ソモソモ、ボクが初めてパソコンなるものに触れたのは中学生の時ですから、カレコレ20年も前になります。担任の先生が学校に持ち込んだのがNEC PC8801。まだモニターは緑と黒で、記憶デバイスはカセットテープでした。分厚い専門誌を買ってきては、昼休みや放課後にプログラムを入力したことを覚えています。もし、あの時、無限の可能性が広がっていたボクがプログラミングというものに興味を覚えていたなら、今頃ボクは「窓」というOSを開発した会社のCEOになっていただろうし、相当高価であったに違いない先生のNECを分解するほどハードウェアに興味を持っていたならば、今頃「リンゴ」というパソコンメーカーのオーナーになっていたことに疑う余地はありません。しかし、人生は皮肉です。ボクの未来などおかまいなしに、先生はNECとともに転任してしまいました。それでボクとパソコンの関係は一時中断し、第2の出会いは20代前半のことでした。ジツを申しますと、フライトシミュレーターがやりたくてパソコンを買ったのです。あれから十数年。フライトシミュレーターは驚くほど進化し、カクカクだったセスナ機は今やチョーリアルなジャンボジェットになり、空港の管制塔と無線でやり取りすることすらできるほどになりました。当然、それを動かすハードウェアも劇的に進化し、当時30MHzほどであったCPUはすでに3GHzを越え、百倍近い周波数となりました。そう、まさに恐るべき速さの進化です。数ヶ月ごとに高周波数のCPUが発売され、年に一度くらいの割合でまったく新しい製品が誕生します。CPUの二大メーカーは互いに競い合い、ライバルよりも少しでも高性能な製品を、僅かでも早くリリースするためにしのぎを削っています。
ここでボクはフト思い出します。過去に似たような出来事があったことを。
バブルの頃の自動車が、ちょうど今のパソコンと同じだとボクには思えるのデス。発表される新型車には必ず「世界初」が盛り込まれ、そうでなければライバル車よりも1馬力でも大きな出力のエンジンを搭載していました。どう考えても必要とは思えないほどの馬力を持ったエンジンのスポーツカー。林道なんて走りやしないのに妙に背の高い4WD車。使い方を覚えることもままならないほどの快適装備。

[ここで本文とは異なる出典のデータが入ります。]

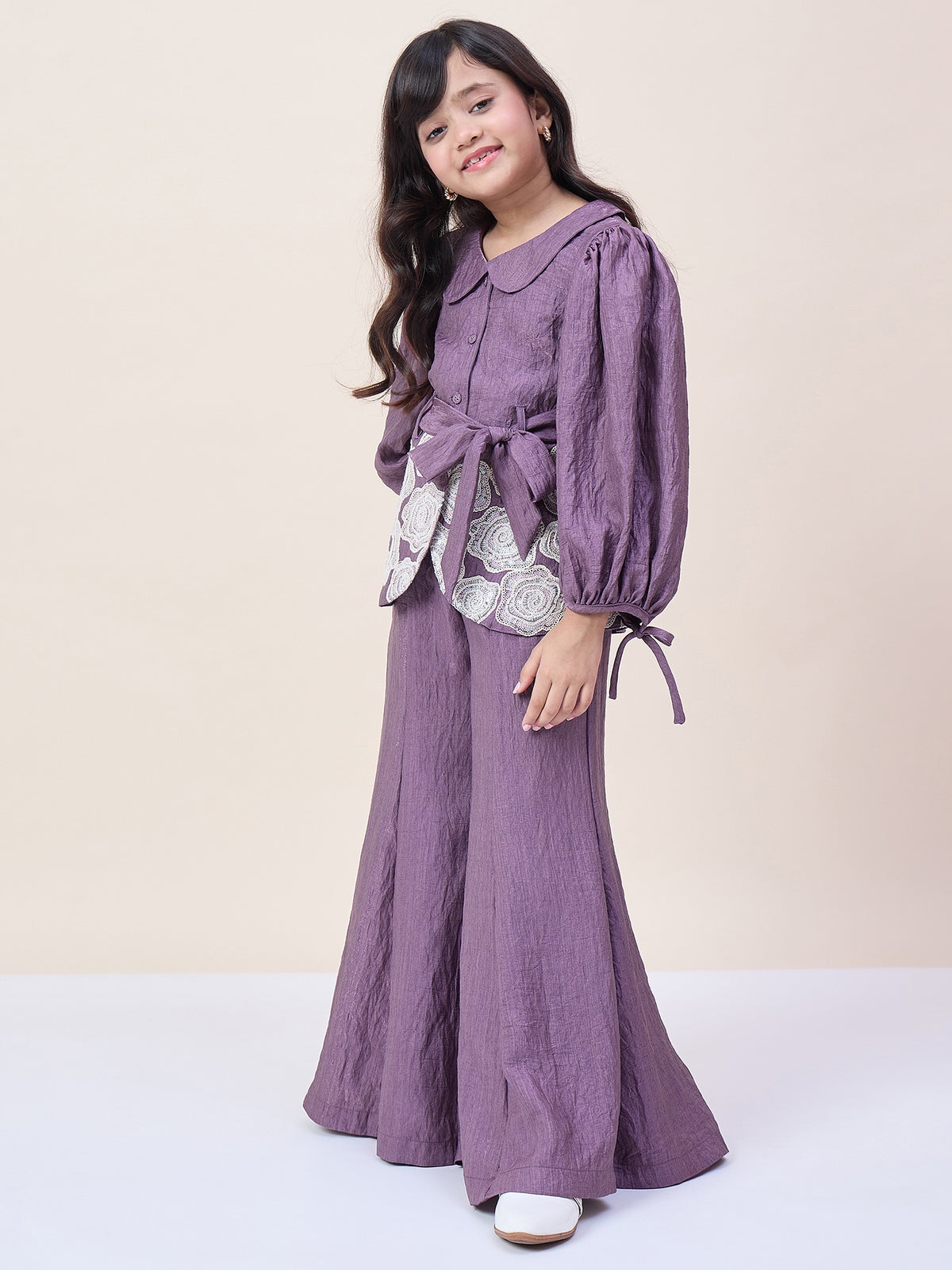 Girls Hip Length Embroidery Top With Pants - Purple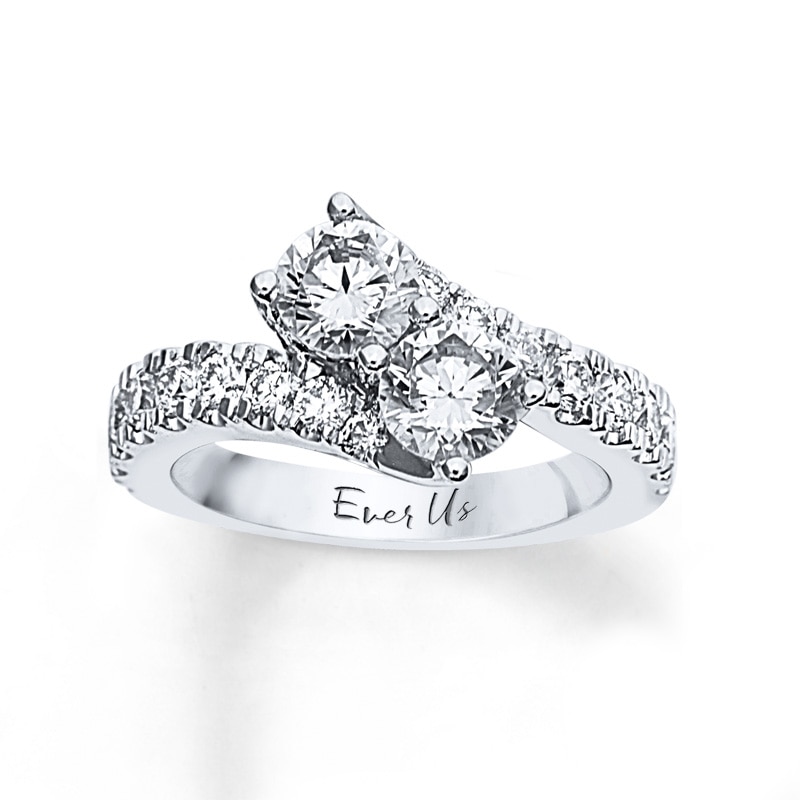 Main Image 1 of Previously Owned - Ever Us® 2-1/2 CT. T.W. Two-Stone Diamond Bypass Ring in 14K White Gold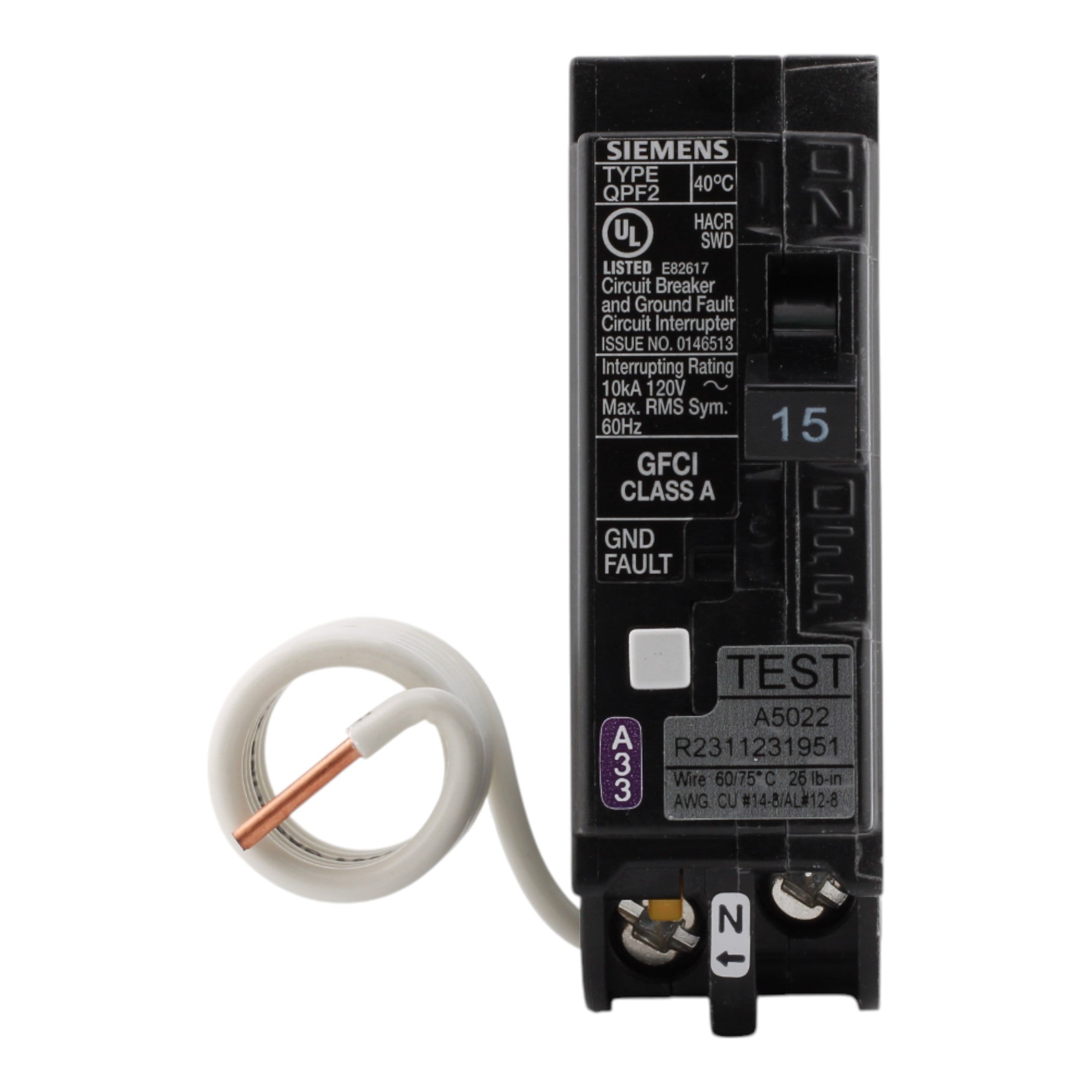 Siemens QF115AP 15A 1P 120V GFCI Circuit Breaker - Image 3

しかしバブルの崩壊と共に「世界初」も徐々に減り、過当馬力競争もなりをひそめました。もちろん、今でも「世界初」の新技術は日々開発され、エンジンの効率も向上していますが、当時のように華やかでもセンセーショナルでもありません。それと同時に消費者の興味も別のものへ移りました。それは本屋さんにならぶ自動車雑誌の棚が年々縮小されてきたことでも見てとれます。
で、ハナシをパソコンに戻します。ITバブルという言葉はすでに過去のものになりましたが、少なくともパソコンのハードウェアにおいては今がバブルのように感じられます。
元々機械の好きなボクとって、新技術が次々と登場するこのギョーカイは興味をそそられるのですが、CPUバブル崩壊の足音がヒタヒタと聞こえるような気がして背筋にツメタイモノを感じている今日この頃なのです。